Saya mengabarkan meninggalnya sastrawan Mochtar Lubis dan bekas Perdana Menteri Soebandrio, Jumat 2 Juli lalu. Kabar yang juga saya baca di media online tanah air. "O ya?" hanya itu reaksinya. Tak kelihatan ia merenung-renung. Ia tidak terkejut. "Mereka sudah tua ya."

Tapi ia bercerita juga tentang Soebandrio. Alkisah, saat pengadilan militer menjatuhkan hukuman mati atas gembong G30S/PKI, Letnan Kolonel Untung, Soebandrio sempat mengucapkan salam padanya. "Sampai ketemu di sana ya," kata Soebandrio kepada Untung. Ia juga dihukum mati. Beruntung bagi Soebandrio, Presiden Amerika Serikat, Jimmy Carter dan Ratu Belanda, Elizabeth berkirim surat ke Suharto, meminta tokoh ini tidak dihukum mati.

Menjelang makan siang ia juga bercerita tentang kakak kandungnya, DN Aidit. "Usia kami terpaut 11 tahun. Ahmad itu anak didik Bung Hatta yang paling disayang," kata Sobron. Ia menyebut DN Aidit sebagai Ahmad. "Itu nama aslinya, Ahmad Aidit. Nama Dipa Nusantara Aidit itu baru muncul setelah ia mengirim proposal ke ayah. Itu alasan politik saja," katanya seraya tertawa.

Menjelang sore di apartemen Val de Fontanay.
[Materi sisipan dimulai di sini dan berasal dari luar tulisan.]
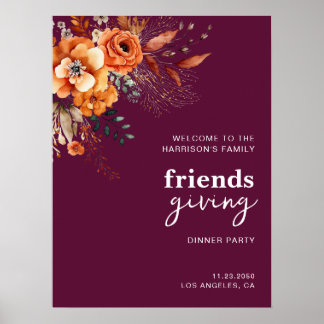 Autumnal flowers thanksgiving elegant burgundy poster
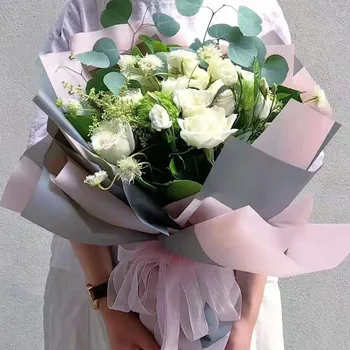 

20Pcs New Two-color Stitching Matte Paper Translucent Waterproof Gif Flower Wrapping Paper Cellophane Florist Supplies58*58cm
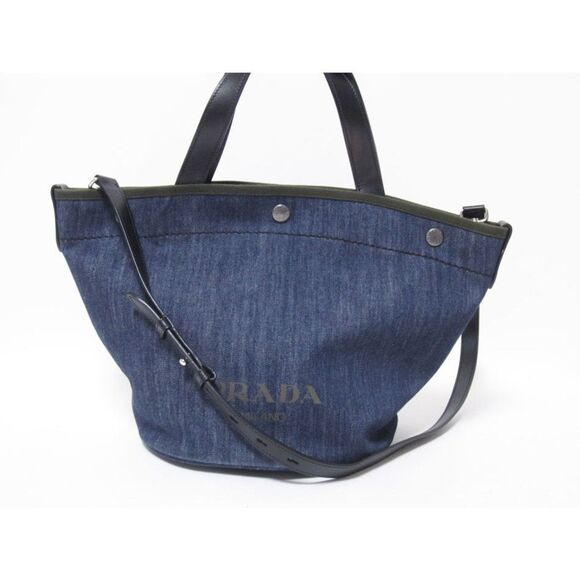 Prada Tote Shoulder Bag Pouch Denim Canvas Blue - Picture 1 of 10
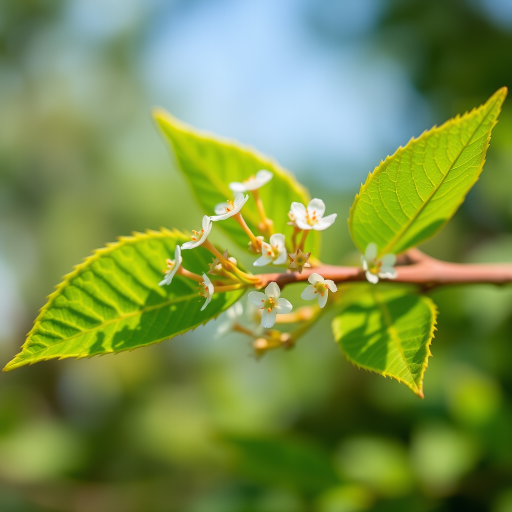 Create a vibrant close-up image of a green leaf branch with delicate white flowers, using a macro lens at f/2.8 for shallow depth of field, 1/250 sec shutter speed, ISO 100, natural light, and a DSLR camera positioned at eye level to capture intricate details and textures.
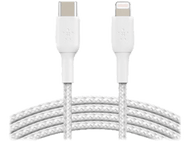 Câble USB-C tressé blanc vers Lightning, avec connecteurs aux deux extrémités.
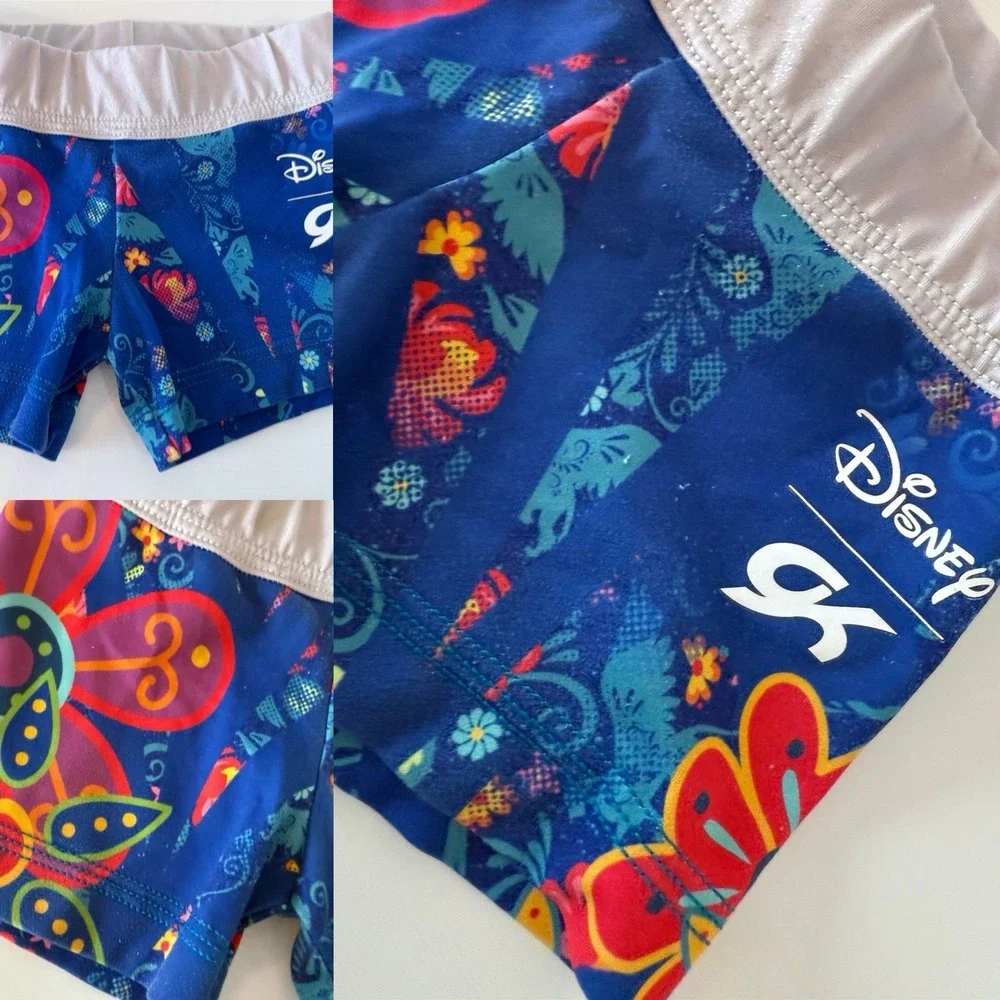 Disney GK CS‎ Compression Shorts Gymnastics Dance Cheer Floral 0136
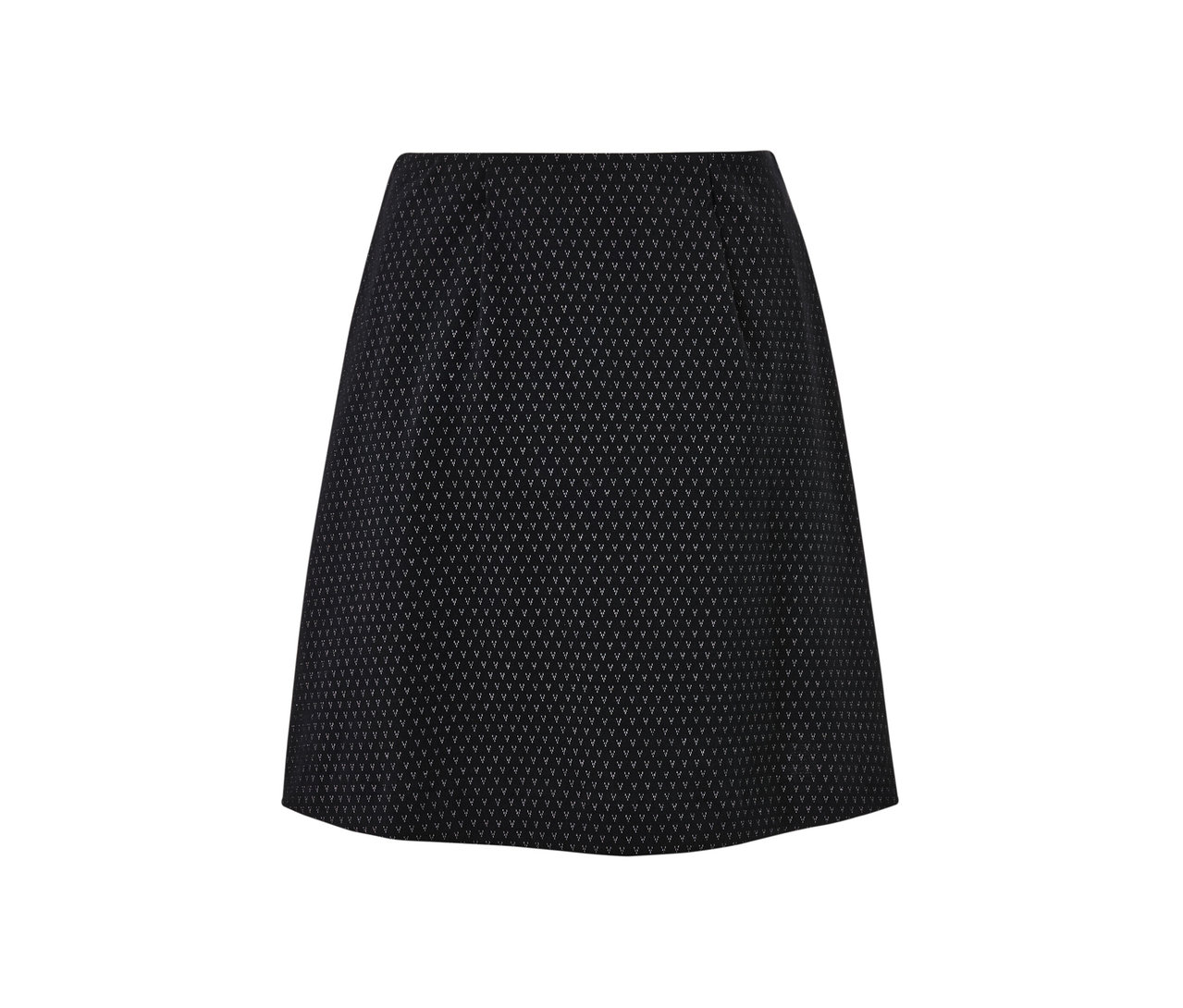 Egy fekete, csillogó jacquard szoknya.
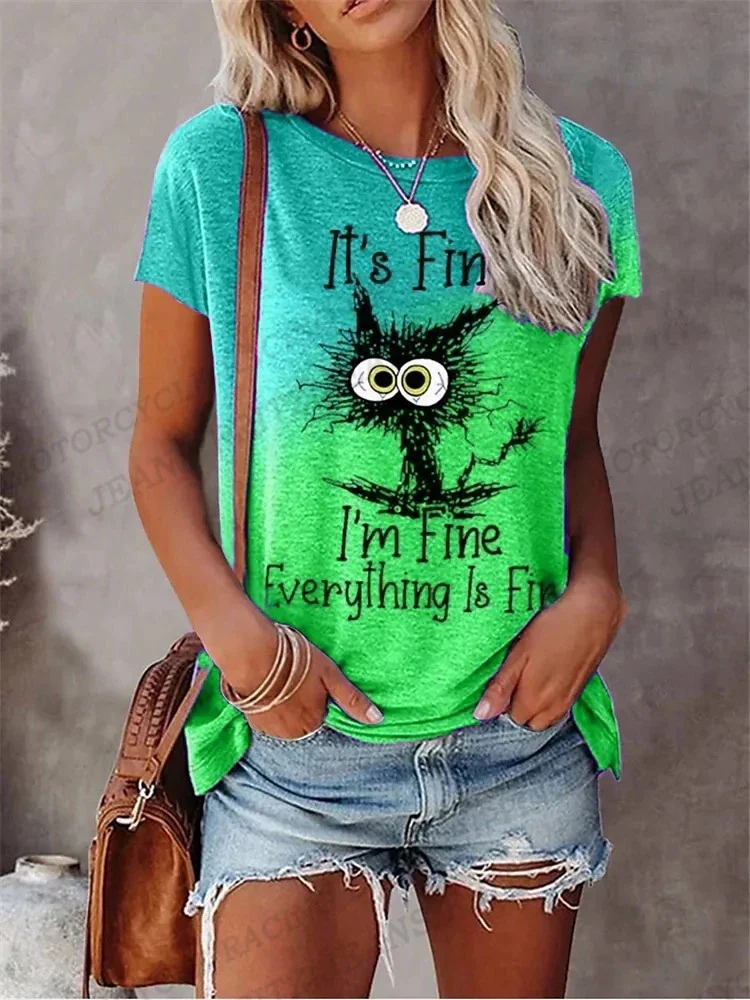 Damen Sommer Top 3D Cartoon T-Shirt Rundhals Streetwear lockeres Damentop Bluse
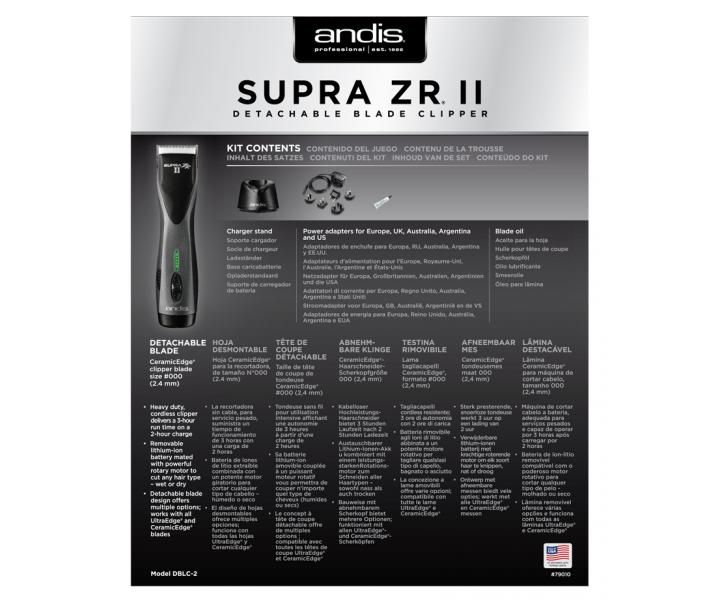 Profesionlny akumultorov strojek na vlasy Andis Supra ZR II 79010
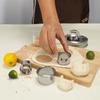 12Pcs Stainless Steel Cake Mold Round Cutter Set Dough Fondant Biscuit Round Mutil-functional Baking Utensils Accessories
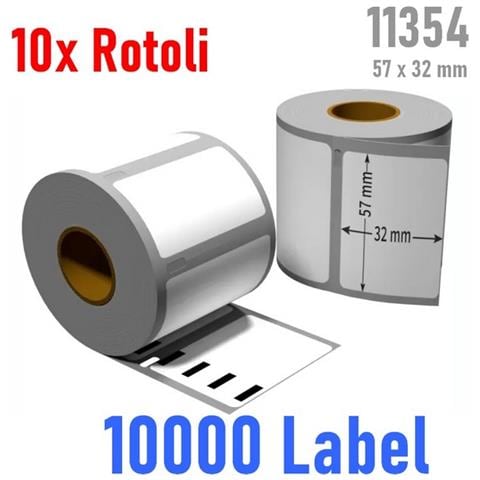 10x Rotolo Etichette Bianco Compatibile Dymo 11354 - 57 X 32 Mm 10000 Label - Foto 1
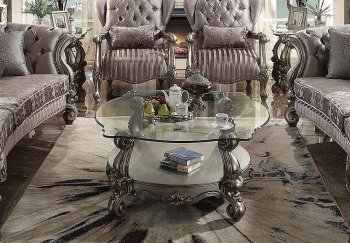 Versailles Coffee Table 86845 in Antique Platinum by Acme [AMCT-86845 Versailles]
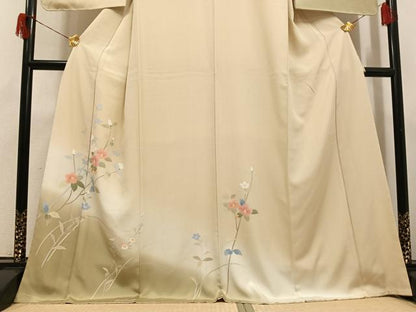 平和屋着物●訪問着　友禅　枝花文　暈し染め　正絹　逸品　未使用　AABH6904ph
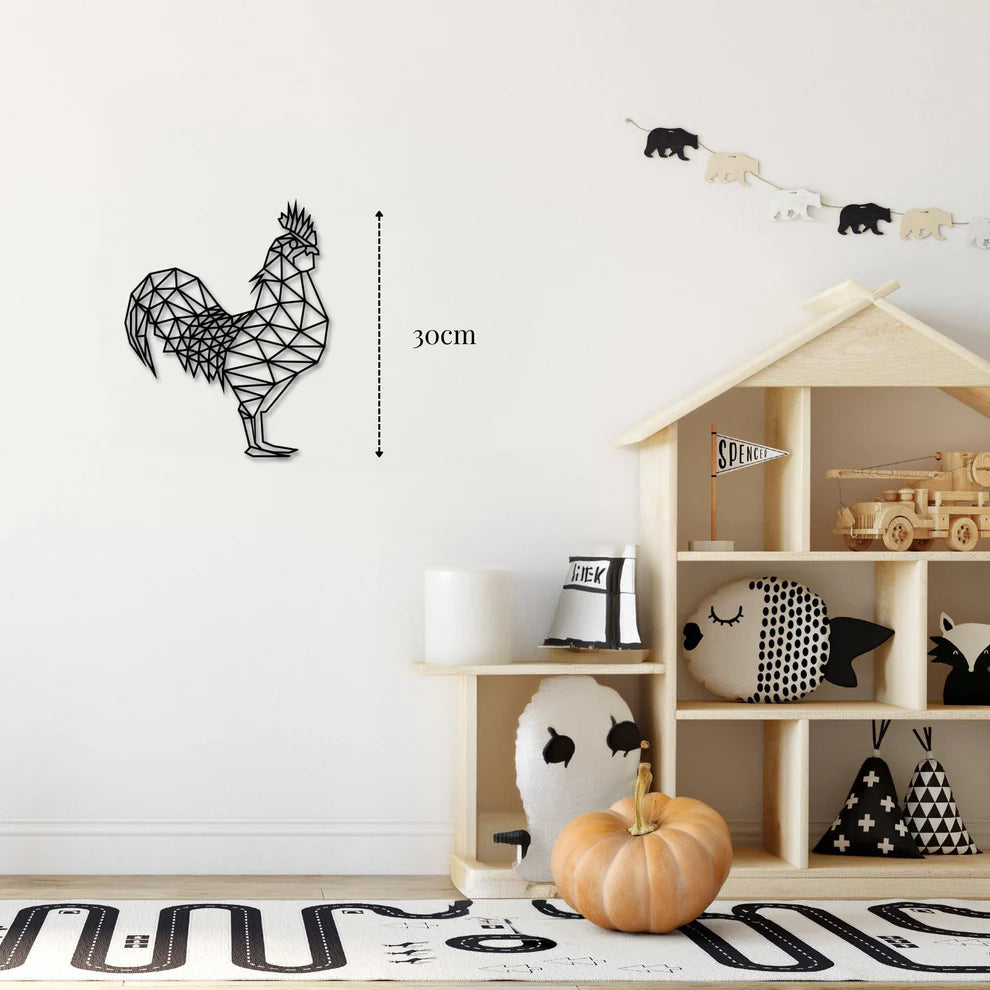 ديكور جداري معدني - بزينة طائر الديك الجميل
Di ruang tamu, lagi-lagi saya menatap foto hitam putih berbingkai kayu di atas lemari, foto Sobron muda bersama mendiang istri dan dua anaknya. "Itu foto di Peking tahun 1964. Sudah 40 tahun," katanya.

Sobron berada di Peking (sekarang Beijing) ketika pecah peristiwa 11 September 1965. Ia menjadi profesor ilmu-ilmu tentang Indonesia di sana. Kakaknya, DN Aidit, tewas tertembak di Boyolali. "Untung saya di Peking, kalau tidak, saya tertembak atau dibuang juga ke Pulau Buru," katanya. Sejak itu, ia tak pulang lagi. Ia kemudian pindah ke Perancis 23 tahun silam. beruntung, ia segera mendapat hak kewarganegaraan, juga membuka restoran Indonesia yang laris di kawasan Luxembourg, pusat kota Paris.

Di masa orde Baru, ia tetap menulis ke media-media di Indonesia dan di mana-mana dengan nama samaran. "Saya punya 25 nama samaran selama 32 tahun," katanya tertawa. Dengan paspor Perancis ia juga sudah beberapa kali berkunjung ke Jakarta. Sobron kerap menerima tamu orang Indonesia, wajah-wajah yang memuaskan kerinduannya ke tanah airnya itu. Juga saya yang datang dari kota London.

Sore itu, ia melepas kami yang hendak berpesiar ke pusat kota Paris. benar kata Sobron, tidak sulit menjelajah kota ini bagi mereka yang telah terbiasa bepergian di kota London. Kereta bawah tanah Paris, Metro mirip dengan Tube di kota London. Bedanya, Metro juga adalah kereta api permukaan yang di banyak jalur menyelam ke kedalaman bumi.


Arc de Triomphe di ujung Champs ElyseesSaya menikmati matahari senja kota Paris dengan menyusuri Champs Elysees dari ujung ke ujung, berjalan kaki perlahan-lahan dari arah Musee du Louvre ke ujungnya yang lain di tempat Arc de Triomphe kokoh berdiri menantang angkasa. Permukaan bata Champs Elysees mengingatkan saya pada cerita Alexander Dumas tentang Count of Monte Cristo. Di atas jalan inilah, berabad silam, roda kereta berkuda sang pelaut berderak menjemput Mercedes, sang kekasih, juga mencari lawan-lawan lamanya.

Malam telah turun ketika kami tiba di stasiun Invalides, berkereta bawah tanah menuju Chatelet Les Halles dan berganti kereta menuju Val de Fontenay. Di sana, Sobron Aidit telah menunggu kami dengan ramah, bercerita panjang dan melanjutkan mimpi tentang Indonesia.

2 comments:

Anonymous said...

Koreksi:
1. Elizabeth - Ratu Inggris bukan Belanda
2. Peristiwa 30 September 1965, bukan 11 September.

Anonymous said...

Adakah benar PKI betul betul memaksa rayat marhain memijak Quran di kampung umat Islam?
bagaimana ucapan dan dokongan Tan Malaka yang mahukan PKI menjadikan Pan Islamism sebahagian dari teras gerakan PKI?
Adakah Sobron seorang atheist atau hanya pendokong gerakan sosialism yang menetang sistem kasta dalam masyarakat di Nusantara?
Adakah Sobron berkesempatan berjumpa dengan pimpinan Parti Komunis Malaya seperti Musa Ahmad dan Shamsiah Pakeh semasa di Beijing dan apabila mereka ini dibuang diusir diera Cultural Revolution?